Cesarani describes how the immigration policy of Clement Attlee's post-war government actually favoured Eastern Europeans over non-whites and Jewish Holocaust survivors. Despite protests from MPs Dick Crossman and Tom Driberg, former members of the Waffen-SS and Nazi police units made new lives in Britain. British intelligence recruited agents among them and sent many into the Eastern Bloc, where they were betrayed by Kim Philby. Only in 1986 did the Simon Wiesenthal Centre provide evidence that could not be ignored. The House of Lords defied the Commons in a last ditch effort to stop legislation which would permit war crime trials in Britain but on May 10, 1991, the war crimes bill was signed by The Queen.
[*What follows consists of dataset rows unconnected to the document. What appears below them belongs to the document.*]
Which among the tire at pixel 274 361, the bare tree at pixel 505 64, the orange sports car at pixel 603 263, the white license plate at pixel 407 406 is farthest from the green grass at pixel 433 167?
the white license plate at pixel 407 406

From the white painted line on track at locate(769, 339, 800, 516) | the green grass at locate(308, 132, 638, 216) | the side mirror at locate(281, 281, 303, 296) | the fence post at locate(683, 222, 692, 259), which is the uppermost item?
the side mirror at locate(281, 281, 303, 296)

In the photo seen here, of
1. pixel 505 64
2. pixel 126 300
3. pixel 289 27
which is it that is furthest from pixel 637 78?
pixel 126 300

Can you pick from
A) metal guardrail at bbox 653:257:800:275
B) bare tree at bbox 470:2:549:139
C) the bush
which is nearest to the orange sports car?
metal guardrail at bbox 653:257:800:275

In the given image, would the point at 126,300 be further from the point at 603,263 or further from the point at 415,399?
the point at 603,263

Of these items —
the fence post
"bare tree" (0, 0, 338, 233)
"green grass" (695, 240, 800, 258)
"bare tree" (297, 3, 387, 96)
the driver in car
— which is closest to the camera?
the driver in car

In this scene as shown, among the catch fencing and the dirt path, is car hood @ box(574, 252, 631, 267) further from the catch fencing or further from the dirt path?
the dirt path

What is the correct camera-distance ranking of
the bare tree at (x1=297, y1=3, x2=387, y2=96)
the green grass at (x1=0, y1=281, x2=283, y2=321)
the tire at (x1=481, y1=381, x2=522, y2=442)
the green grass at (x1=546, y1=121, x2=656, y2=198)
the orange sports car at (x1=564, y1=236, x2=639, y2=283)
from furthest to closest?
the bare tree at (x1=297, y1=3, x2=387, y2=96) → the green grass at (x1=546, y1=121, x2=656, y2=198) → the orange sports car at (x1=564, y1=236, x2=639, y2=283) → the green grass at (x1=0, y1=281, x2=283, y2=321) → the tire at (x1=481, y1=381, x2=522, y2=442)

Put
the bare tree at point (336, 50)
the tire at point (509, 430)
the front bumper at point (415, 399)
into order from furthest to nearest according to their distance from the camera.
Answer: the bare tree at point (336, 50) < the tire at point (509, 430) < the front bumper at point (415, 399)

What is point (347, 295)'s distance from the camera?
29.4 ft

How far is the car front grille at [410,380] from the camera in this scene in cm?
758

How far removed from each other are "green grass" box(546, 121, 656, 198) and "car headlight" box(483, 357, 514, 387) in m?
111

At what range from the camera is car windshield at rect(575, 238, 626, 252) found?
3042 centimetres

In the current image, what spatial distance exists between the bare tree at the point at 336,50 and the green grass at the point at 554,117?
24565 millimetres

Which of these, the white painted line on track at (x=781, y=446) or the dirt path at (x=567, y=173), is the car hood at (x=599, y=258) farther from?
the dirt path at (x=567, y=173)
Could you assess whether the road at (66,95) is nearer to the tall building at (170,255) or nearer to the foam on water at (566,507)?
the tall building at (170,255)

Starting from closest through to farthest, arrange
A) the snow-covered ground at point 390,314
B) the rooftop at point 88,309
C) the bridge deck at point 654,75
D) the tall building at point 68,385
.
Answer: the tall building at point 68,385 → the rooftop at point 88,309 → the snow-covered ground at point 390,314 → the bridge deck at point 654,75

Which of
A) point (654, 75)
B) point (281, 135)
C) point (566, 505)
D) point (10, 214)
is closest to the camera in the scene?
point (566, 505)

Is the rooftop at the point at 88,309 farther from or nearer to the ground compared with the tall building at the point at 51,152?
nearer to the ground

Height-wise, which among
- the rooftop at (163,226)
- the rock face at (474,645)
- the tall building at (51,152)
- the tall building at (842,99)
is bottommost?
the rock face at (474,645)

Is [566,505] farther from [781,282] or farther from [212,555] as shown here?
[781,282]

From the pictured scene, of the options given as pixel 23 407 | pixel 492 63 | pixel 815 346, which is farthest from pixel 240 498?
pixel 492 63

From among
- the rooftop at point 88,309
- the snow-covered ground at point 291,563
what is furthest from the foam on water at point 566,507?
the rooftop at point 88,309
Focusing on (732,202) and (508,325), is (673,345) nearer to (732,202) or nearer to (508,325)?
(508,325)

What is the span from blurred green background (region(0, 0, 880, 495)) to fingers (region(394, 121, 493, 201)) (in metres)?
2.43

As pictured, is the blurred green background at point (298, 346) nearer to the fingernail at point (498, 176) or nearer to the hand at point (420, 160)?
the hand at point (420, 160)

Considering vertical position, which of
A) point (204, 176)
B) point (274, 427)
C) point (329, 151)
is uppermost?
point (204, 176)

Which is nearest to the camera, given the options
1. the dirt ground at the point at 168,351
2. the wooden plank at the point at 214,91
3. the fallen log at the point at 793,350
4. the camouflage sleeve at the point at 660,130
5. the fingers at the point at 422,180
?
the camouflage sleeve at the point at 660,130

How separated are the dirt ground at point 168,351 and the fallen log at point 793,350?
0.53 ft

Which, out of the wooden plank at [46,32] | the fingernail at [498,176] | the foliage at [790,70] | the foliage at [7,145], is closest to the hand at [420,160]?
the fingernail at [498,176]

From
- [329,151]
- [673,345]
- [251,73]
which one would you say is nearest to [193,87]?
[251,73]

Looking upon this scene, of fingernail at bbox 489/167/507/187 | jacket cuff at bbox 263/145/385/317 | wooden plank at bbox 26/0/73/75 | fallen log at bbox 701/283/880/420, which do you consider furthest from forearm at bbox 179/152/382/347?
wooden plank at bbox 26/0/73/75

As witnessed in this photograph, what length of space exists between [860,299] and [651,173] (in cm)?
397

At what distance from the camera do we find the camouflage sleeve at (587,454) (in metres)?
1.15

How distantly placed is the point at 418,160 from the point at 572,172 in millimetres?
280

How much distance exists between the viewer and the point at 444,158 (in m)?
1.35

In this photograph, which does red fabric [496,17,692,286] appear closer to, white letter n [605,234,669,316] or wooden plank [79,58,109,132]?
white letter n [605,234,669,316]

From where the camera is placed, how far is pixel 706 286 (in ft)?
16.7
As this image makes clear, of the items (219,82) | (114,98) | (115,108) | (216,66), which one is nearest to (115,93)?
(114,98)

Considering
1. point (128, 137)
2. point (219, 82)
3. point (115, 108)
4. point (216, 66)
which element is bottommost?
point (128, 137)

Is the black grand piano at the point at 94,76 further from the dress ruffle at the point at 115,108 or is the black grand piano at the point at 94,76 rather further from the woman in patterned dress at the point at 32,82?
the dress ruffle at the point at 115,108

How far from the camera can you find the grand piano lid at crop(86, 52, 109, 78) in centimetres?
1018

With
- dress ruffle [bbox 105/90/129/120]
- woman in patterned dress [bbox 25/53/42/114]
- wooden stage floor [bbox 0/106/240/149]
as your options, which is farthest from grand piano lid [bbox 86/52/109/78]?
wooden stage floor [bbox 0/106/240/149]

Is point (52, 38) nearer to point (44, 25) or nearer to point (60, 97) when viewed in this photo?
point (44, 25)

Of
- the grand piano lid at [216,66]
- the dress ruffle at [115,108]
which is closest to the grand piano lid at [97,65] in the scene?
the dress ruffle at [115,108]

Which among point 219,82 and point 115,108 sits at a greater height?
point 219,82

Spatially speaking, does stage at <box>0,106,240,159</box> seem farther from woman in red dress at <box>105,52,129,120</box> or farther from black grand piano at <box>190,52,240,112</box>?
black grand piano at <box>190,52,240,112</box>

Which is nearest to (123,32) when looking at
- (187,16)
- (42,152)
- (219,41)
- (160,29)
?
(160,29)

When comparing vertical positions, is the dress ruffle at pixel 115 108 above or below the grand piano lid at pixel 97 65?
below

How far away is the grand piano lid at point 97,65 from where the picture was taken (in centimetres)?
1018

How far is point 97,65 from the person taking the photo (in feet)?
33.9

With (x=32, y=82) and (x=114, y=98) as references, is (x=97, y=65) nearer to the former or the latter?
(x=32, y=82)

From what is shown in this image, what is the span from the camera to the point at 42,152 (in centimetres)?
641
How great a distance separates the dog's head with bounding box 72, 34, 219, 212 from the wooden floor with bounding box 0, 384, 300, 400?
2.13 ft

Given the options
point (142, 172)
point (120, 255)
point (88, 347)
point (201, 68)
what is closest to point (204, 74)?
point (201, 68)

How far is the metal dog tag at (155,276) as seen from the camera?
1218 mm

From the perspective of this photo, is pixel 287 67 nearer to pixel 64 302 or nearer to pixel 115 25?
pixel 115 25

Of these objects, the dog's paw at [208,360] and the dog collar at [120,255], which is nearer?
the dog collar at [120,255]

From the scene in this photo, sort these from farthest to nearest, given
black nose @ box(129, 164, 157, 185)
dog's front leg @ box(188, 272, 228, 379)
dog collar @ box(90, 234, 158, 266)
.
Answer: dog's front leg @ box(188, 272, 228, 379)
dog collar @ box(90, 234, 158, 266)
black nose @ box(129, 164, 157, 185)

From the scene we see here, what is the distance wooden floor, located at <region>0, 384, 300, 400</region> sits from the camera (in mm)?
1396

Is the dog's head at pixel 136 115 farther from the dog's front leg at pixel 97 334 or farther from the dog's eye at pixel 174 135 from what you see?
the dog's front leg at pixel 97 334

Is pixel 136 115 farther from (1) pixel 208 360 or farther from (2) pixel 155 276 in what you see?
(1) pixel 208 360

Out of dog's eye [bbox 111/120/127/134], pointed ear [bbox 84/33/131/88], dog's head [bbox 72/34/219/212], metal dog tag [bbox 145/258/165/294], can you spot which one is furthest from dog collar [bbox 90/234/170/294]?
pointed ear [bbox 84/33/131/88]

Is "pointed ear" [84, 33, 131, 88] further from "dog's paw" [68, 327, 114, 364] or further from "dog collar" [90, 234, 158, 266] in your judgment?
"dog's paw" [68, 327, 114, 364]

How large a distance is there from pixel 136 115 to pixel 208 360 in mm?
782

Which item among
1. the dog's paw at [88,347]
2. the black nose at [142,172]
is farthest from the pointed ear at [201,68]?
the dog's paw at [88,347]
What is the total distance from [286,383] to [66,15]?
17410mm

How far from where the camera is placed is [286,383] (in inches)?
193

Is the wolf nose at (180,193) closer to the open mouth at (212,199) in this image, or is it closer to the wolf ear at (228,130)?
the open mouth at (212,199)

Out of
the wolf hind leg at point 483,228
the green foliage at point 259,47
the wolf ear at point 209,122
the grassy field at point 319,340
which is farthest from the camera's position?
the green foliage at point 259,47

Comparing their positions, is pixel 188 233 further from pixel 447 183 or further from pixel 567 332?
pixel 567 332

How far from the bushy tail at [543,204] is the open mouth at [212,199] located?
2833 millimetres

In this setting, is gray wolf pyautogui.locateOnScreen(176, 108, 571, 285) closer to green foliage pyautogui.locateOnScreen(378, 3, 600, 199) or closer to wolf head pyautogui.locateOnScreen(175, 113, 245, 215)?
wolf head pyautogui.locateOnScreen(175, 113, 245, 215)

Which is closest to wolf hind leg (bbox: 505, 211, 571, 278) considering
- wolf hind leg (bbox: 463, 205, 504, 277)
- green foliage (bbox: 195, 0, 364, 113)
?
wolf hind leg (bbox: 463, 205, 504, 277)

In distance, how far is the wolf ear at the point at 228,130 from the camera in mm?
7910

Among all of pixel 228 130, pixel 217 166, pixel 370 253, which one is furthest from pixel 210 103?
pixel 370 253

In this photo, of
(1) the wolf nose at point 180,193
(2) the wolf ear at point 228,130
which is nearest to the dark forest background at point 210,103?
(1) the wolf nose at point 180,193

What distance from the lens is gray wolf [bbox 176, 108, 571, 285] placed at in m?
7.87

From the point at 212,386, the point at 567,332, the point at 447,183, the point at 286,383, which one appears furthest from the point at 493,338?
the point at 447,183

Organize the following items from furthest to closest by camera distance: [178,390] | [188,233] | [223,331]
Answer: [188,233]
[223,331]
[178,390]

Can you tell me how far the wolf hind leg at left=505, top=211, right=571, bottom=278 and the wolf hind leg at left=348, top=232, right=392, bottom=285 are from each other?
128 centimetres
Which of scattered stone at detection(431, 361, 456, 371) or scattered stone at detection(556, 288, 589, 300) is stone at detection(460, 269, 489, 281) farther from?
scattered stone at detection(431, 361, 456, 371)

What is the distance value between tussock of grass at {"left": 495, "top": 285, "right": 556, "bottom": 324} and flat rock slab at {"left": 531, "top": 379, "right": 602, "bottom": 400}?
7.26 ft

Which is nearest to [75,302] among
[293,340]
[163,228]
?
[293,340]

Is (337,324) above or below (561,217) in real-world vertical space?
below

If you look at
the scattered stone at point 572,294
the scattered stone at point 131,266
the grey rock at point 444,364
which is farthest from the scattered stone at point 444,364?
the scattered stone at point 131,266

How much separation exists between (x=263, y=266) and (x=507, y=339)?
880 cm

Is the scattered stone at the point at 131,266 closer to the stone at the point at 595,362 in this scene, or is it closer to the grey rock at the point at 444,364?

This authoritative book written by a former researcher for the All-Party Parliamentary War Crimes Group, brings together the whole extraordinary story, exposing the use made of Nazi collaborators by British intelligence, the post-war 'cover up' and provides in-depth background to the first war crimes trials in Britain for fifty years.

About the Author

David Cesarani is Director of Studies at the Institute of Contemporary History and Wiener Library. He has written on Anglo-Jewish history, and the history of Zionism, and has written the official history of the Jewish Chronicle newspaper. From 1987-1991 he was consultant to the All-Party Parliamentary War Crimes Group and was Principal Researcher of its 'Report on the Entry on Nazi War Criminals and Collaborators in the UK, 1945-50.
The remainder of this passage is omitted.